[[ Document section open ]]

Ask HN: Can you be sued for stealing an idea? - anon23

(This is a throwaway account)<p>I'm a software freelancer and I quote lots of small projects for random clients (maybe 4-5 a week).  The vast majority of these (more than half) fall through, typically because I'm more expensive than outsourcing.<p>There have been a couple of projects (maybe 2) in the course of a hundred over the last 6 months or so that might actually provide a decent ROI if I were to personally pursue them.<p>To be clear, I'm not talking about stealing anybody's detailed design. For instance, a client might come to me with "Build a teleprompter" and I go from that sentence (and maybe a use case or two) to a UI design and a quote, and they decide to pass on hiring me.<p>In the absence of any written agreement about their "idea", what would be the legal risk of pursuing these?<p>Alternatively, what can I do going forward to minimize my legal risk?
======
slantyyz
If I am not mistaken, the reason why VCs don't sign NDAs is because they get
presented with so many of the same ideas that they don't want to get sued for
stealing ideas, when really they are not.

Having said that, if you didn't sign any written agreement, I think you're
probably in the clear.

Ideas are commodities, execution, however, is not.

------
kls
For me personally, it is unethical, then again I have more ideas than I
reasonable have time to pursue, so I really don't need someone else's. I would
also think of it this way, if word got out that you are stealing ideas then
your freelance career is dead.

As for legally, you should consult a lawyer but if it is not in writing, they
are going to have a hard time proving that you had a confidential agreement.

------
stretchwithme
No written agreement, but did you have a verbal agreement or imply you would
not use what they disclosed against them? If so, I would advise letting go of
the idea.

Of course, if they fail to move on it in a reasonable amount of time, all bets
are off.

[[ Document section closed ]]
[[ Given entries open ]]

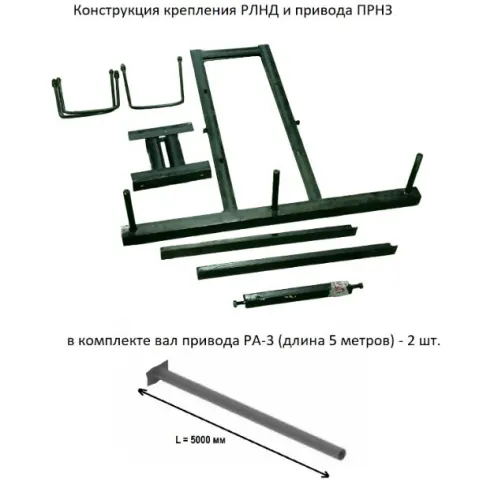 Конструкция крепления РЛНД и привода ПРНЗ

в комплекте вал привода РА-3 (длина 5 метров) - 2 шт.

L = 5000 мм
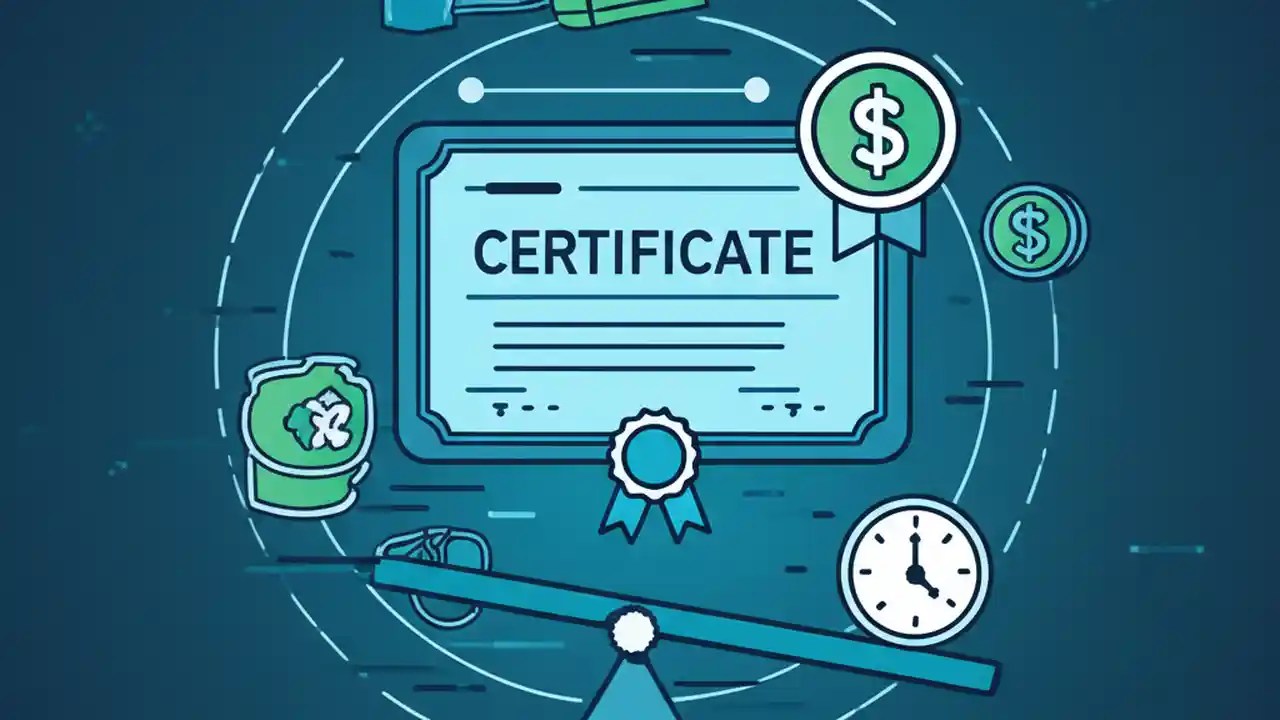 CERTIFICATE

$

$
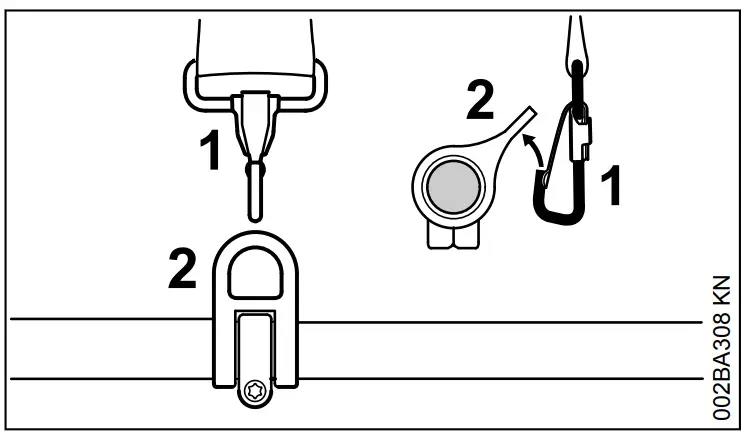 1
2
2
1
002BA308 KN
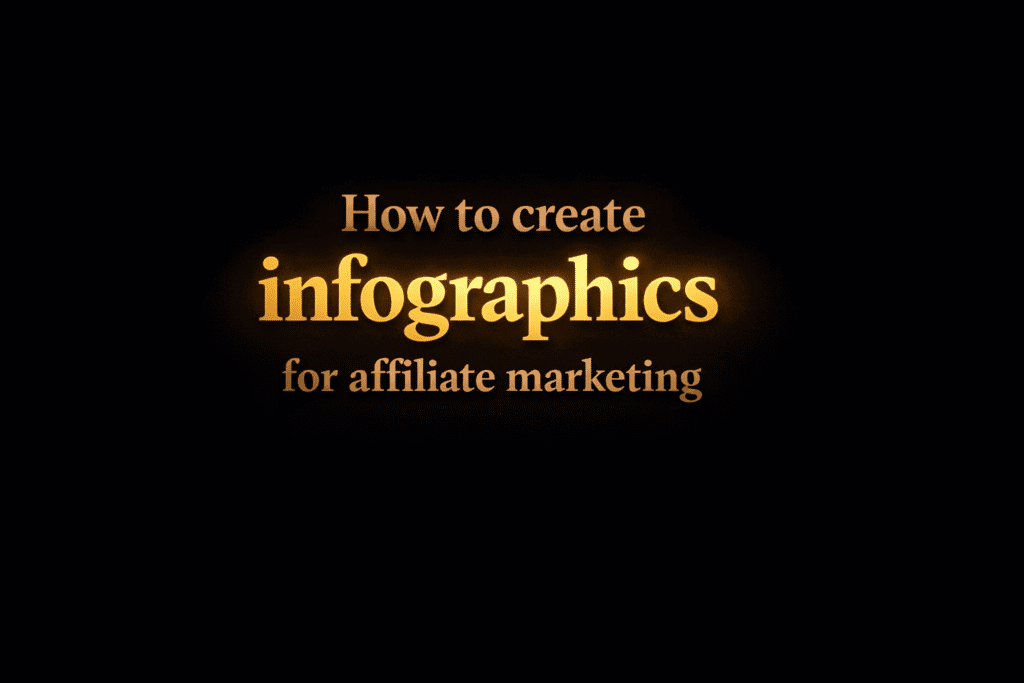 How to create
infographics
for affiliate marketing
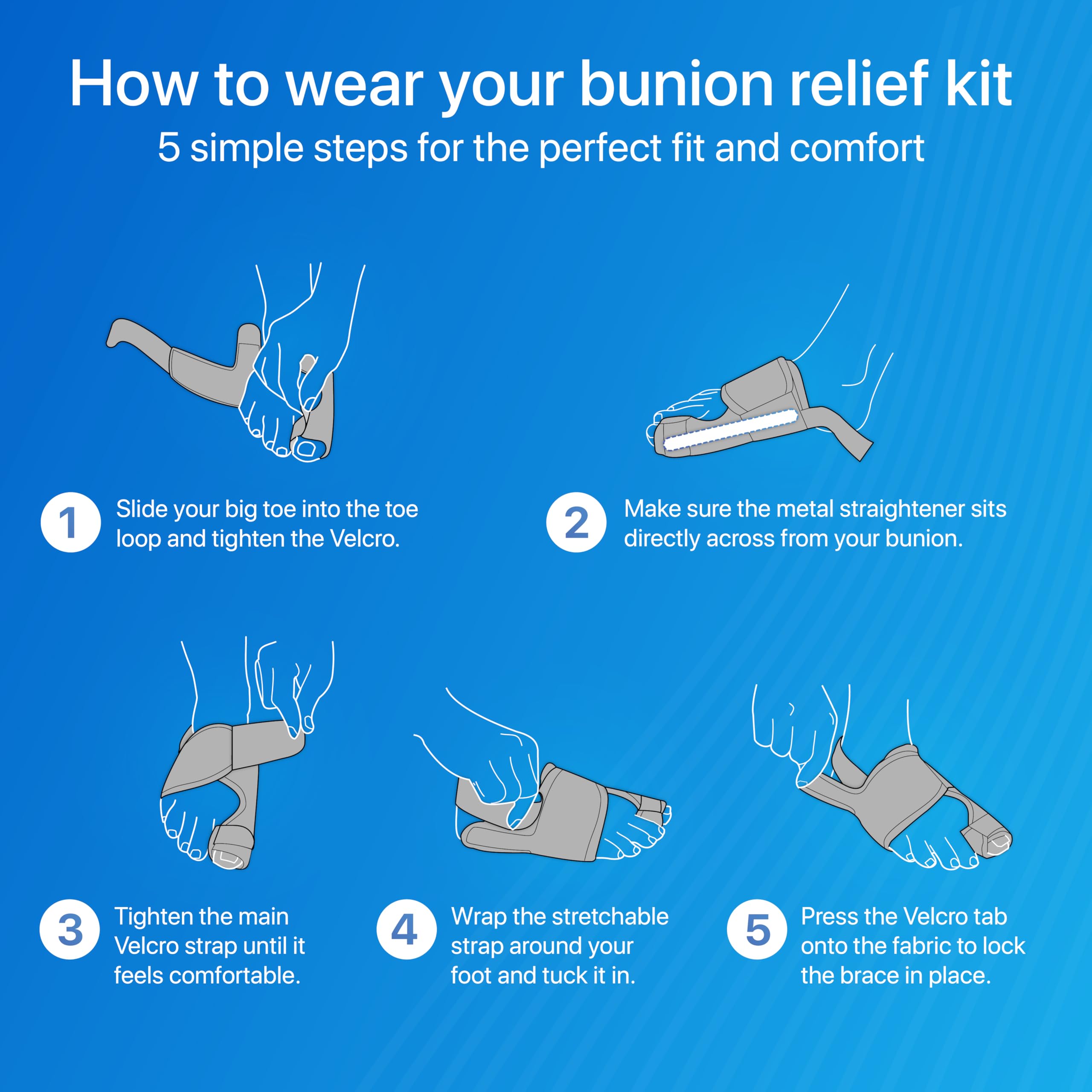 How to wear your bunion relief kit

5 simple steps for the perfect fit and comfort

1 Slide your big toe into the toe loop and tighten the Velcro.

2 Make sure the metal straightener sits directly across from your bunion.

3 Tighten the main Velcro strap until it feels comfortable.

4 Wrap the stretchable strap around your foot and tuck it in.

5 Press the Velcro tab onto the fabric to lock the brace in place.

[[ Given entries closed ]]

Tasks and exercises ::
• a. In the forum thread, why do most of the freelancer's quoted projects fall through?
• b. Decide whether each statement agrees with the forum thread, answering yes or no and quoting the deciding words: (i) The freelancer says more than half of the quoted projects fall through. (ii) kls says they have fewer ideas than they have time to pursue. (iii) stretchwithme says all bets are off if the client fails to move on the idea in a reasonable amount of time.

Results for each task ::
• a. The freelancer is more expensive than outsourcing.

• b.
(i) Yes: "The vast majority of these (more than half) fall through"
(ii) No: "I have more ideas than I reasonable have time to pursue"
(iii) Yes: "if they fail to move on it in a reasonable amount of time, all bets are off."